→ Trecho do documento
^^^^
Páginas

sexta-feira, 24 de julho de 2015

Os cartéis, inimigos do consumidor.¹

ERHARD, Ludwig²

Ludwig Erhard
O conceito de "economia de mercado" está hoje generalizado, e não só na Alemanha. Os próprios adversários da minha política econômica já não se recusam a essa designação. Uma política econômica só pode, todavia, designar-se de social, quando o progresso econômico, um maior rendimento e uma produtividade crescente vão favorecer o consumidor.

O meio mais adequado para conseguir esse objetivo dentro dum sistema social livre é e continuará a ser a concorrência, pilar básico desse sistema. A economia social de mercado obriga-me, pois, a dar toda minha atenção e apoio à luta contra os cartéis e contra todas as limitações da concorrência, nas suas mais variadas formas.
^^^^
→ Tarefa A
Reescreva em forma de lista o parágrafo do trecho do documento que começa com "O conceito de "economia de mercado"", mantendo os fatos principais.
→ Tarefa B
De acordo com o trecho do documento, qual é o pilar básico de um sistema social livre?
→ Tarefa C
Indique se cada afirmação concorda com o trecho do documento, respondendo sim ou não e citando as palavras decisivas: (i) O conceito de economia de mercado está generalizado somente na Alemanha. (ii) Os adversários da política econômica do autor recusam a designação "economia de mercado". (iii) A economia social de mercado leva o autor a apoiar a luta contra os cartéis.
Use somente o trecho do documento como fonte.

(Perguntas espaciais associadas a imagens)
^^^^
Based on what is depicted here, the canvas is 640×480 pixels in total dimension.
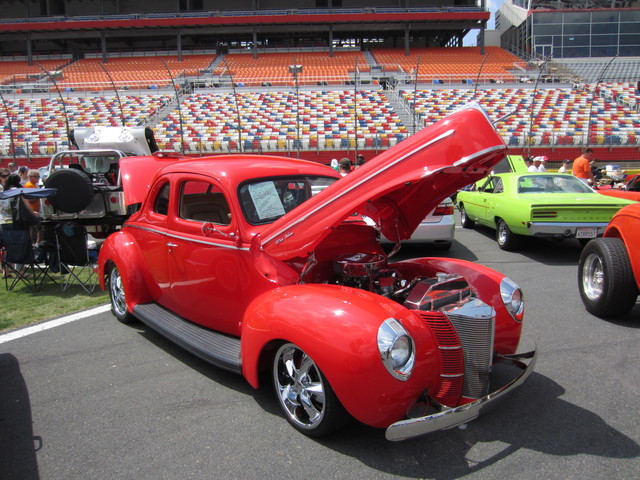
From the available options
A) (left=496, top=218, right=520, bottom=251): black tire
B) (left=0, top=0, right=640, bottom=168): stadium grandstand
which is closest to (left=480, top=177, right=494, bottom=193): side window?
(left=496, top=218, right=520, bottom=251): black tire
^^^^
→ Solução da tarefa A
- O conceito de "economia de mercado" está hoje generalizado, e não apenas na Alemanha.
- Os adversários da política econômica do autor já não recusam essa designação.
- Uma política econômica só pode ser chamada de social quando o progresso econômico, um maior rendimento e uma produtividade crescente favorecem o consumidor.

→ Solução da tarefa B
A concorrência.

→ Solução da tarefa C
(i) Não: "está hoje generalizado, e não só na Alemanha"
(ii) Não: "Os próprios adversários da minha política econômica já não se recusam a essa designação."
(iii) Sim: "A economia social de mercado obriga-me, pois, a dar toda minha atenção e apoio à luta contra os cartéis"